Mientras unos están a cubierto, para otros que, desafortunados, viven en crisis permanente, sí que está muy mal la cosa. (Esto de “la cosa” es cosa de Paco Umbral. Que conste). Y sigo: Hasta los meseros, hoy becarios, o en prácticas, que los hay, son caducos en estos tiempos. Con todo y con eso, al “punto de encuentro” acuden tanto los presentes, que comparten abundancia o austeridades según lugar y circunstancias, como los ausentes, que etéreos permanecen en nuestra memoria al evocarlos para la ocasión, convocados todos por la esperanza que transmite el acontecimiento que celebramos, tan propicio a la alegría y al jolgorio como al sosiego y al consuelo. Es su mérito.
Hubo un tiempo, así nos lo cuentan con escaso detalle dos de los evangelistas y la tradición en nuestra cultura occidental, en que vino al mundo un personaje llamado Jesús: Dios y Hombre para los creyentes, El Mesías. Un Hombre singular, histórico, de gran trascendencia para la humanidad. El hecho que celebramos estos días, al margen de que sesudos historiadores cuestionen la fecha exacta de su venida -nada que altere la esencia de lo ocurrido-, es algo tan sencillo y corriente como un nacimiento, aunque haya sobrevenido en un lugar impropio y mísero, un pesebre con asno y buey que dieron calor, pero también, eso sí, asistido por pastores y Magos que ofrecieron su compañía y sus presentes adhiriéndose a la causa. Eso es lo que se llama solidaridad.

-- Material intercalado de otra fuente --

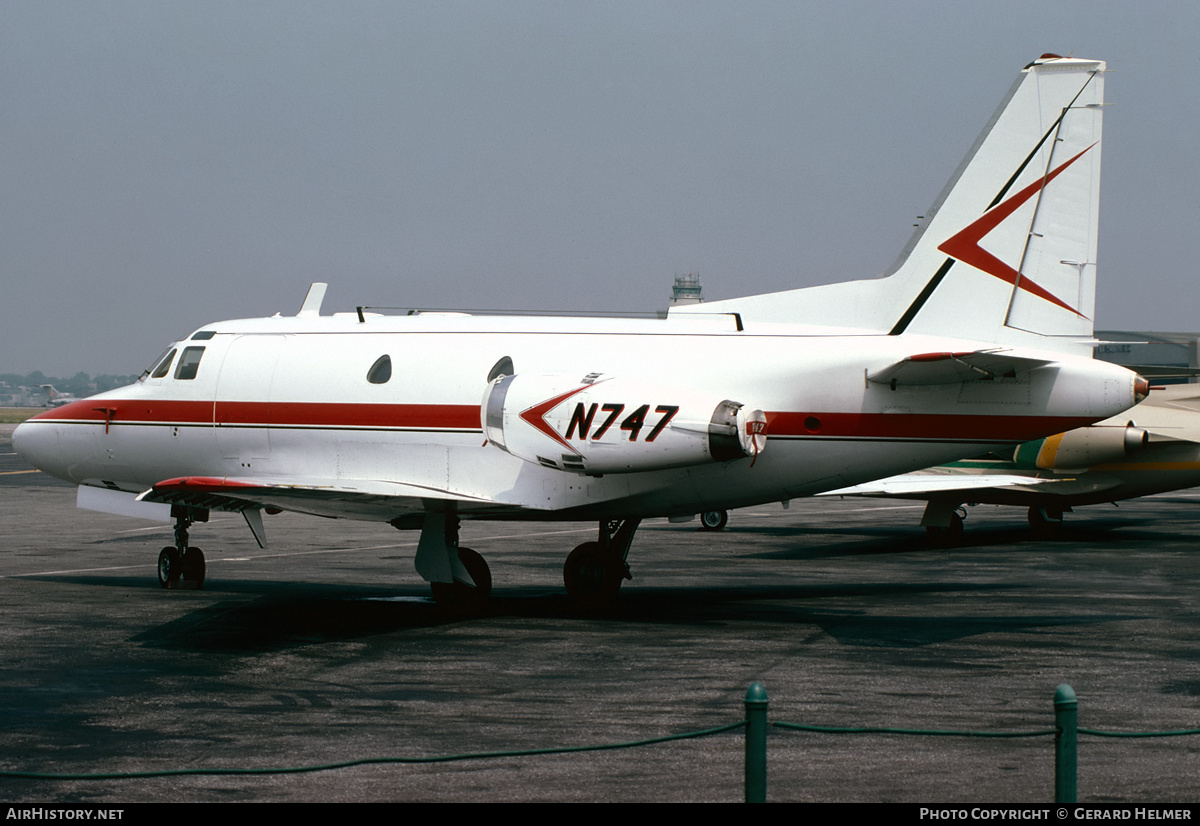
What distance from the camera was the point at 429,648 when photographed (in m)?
14.8

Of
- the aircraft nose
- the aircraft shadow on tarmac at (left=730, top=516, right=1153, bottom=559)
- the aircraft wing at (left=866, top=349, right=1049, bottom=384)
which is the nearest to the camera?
the aircraft wing at (left=866, top=349, right=1049, bottom=384)

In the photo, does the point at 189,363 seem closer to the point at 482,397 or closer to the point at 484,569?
the point at 482,397

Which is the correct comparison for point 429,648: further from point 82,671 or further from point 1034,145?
point 1034,145

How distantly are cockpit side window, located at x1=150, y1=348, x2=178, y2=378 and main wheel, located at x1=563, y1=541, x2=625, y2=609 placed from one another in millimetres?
6626

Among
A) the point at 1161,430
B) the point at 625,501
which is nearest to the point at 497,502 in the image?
the point at 625,501

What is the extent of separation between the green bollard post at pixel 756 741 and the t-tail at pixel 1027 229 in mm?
10467

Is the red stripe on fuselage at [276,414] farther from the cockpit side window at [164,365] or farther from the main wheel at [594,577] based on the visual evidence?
the main wheel at [594,577]

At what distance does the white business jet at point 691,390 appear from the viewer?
15156 millimetres

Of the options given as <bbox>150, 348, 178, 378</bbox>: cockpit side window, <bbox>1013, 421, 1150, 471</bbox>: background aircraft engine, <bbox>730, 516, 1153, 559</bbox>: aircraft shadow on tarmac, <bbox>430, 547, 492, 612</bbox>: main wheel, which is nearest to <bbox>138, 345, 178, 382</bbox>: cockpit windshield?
<bbox>150, 348, 178, 378</bbox>: cockpit side window

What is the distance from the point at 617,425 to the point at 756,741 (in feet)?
28.5

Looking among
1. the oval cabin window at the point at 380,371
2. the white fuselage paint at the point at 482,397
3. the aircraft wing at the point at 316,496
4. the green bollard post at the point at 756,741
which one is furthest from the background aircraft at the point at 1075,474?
the green bollard post at the point at 756,741

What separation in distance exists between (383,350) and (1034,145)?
29.1 ft

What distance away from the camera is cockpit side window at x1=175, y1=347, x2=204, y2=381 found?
61.4 ft

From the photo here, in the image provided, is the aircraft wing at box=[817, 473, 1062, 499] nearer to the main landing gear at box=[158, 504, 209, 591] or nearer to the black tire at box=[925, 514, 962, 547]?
the black tire at box=[925, 514, 962, 547]
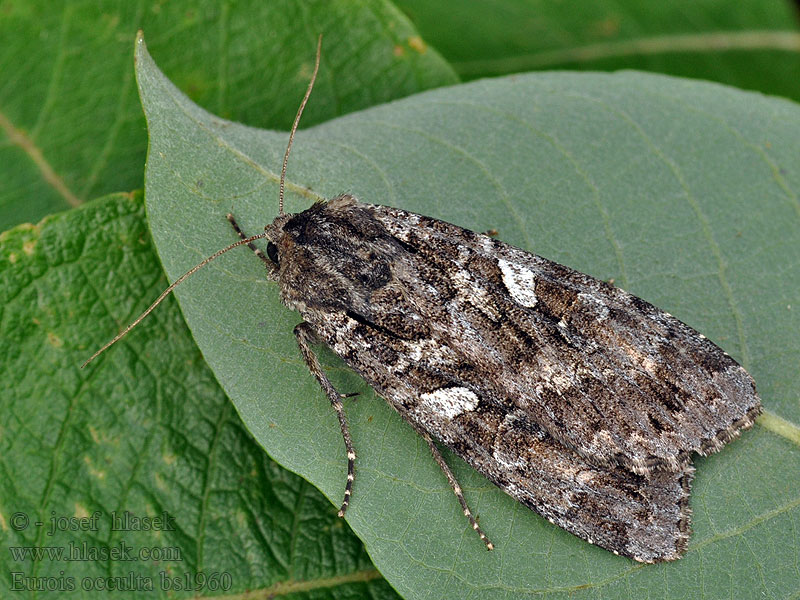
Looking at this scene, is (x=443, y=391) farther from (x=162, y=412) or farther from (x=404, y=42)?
(x=404, y=42)

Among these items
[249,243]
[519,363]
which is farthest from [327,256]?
[519,363]

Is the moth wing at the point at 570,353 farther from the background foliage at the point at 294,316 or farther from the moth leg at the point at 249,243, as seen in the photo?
the moth leg at the point at 249,243

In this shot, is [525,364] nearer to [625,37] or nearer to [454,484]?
[454,484]

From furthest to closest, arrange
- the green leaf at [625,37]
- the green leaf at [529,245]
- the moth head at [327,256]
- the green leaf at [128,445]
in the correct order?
the green leaf at [625,37], the moth head at [327,256], the green leaf at [128,445], the green leaf at [529,245]

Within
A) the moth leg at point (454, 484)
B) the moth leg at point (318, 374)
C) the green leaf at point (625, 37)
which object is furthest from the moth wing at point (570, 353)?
the green leaf at point (625, 37)

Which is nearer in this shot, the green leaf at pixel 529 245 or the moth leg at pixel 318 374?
the green leaf at pixel 529 245

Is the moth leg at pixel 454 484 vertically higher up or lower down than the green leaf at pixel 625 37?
lower down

Un nacimiento, además de ser una función fisiológica dolorosa, siempre es enternecedor, entrañable, amoroso, íntimo, reverencial por tanto. Despierta sentimientos e ilusiones, aúna a la familia, activa esa capacidad exclusiva de la humanidad de emocionarse. Surge el amor... Hay que aplaudirlo. Por eso, si por alguna esquina nos encontramos con la ingenuidad de un villancico entonado con zambomba, pandereta y alegría por un coro de voces blancas, desgañitadas a veces, que celebran aquel Nacimiento del pesebre, nos deleitaremos con él.
Después de dos mil años del acontecimiento no podemos negar que su huella es indeleble.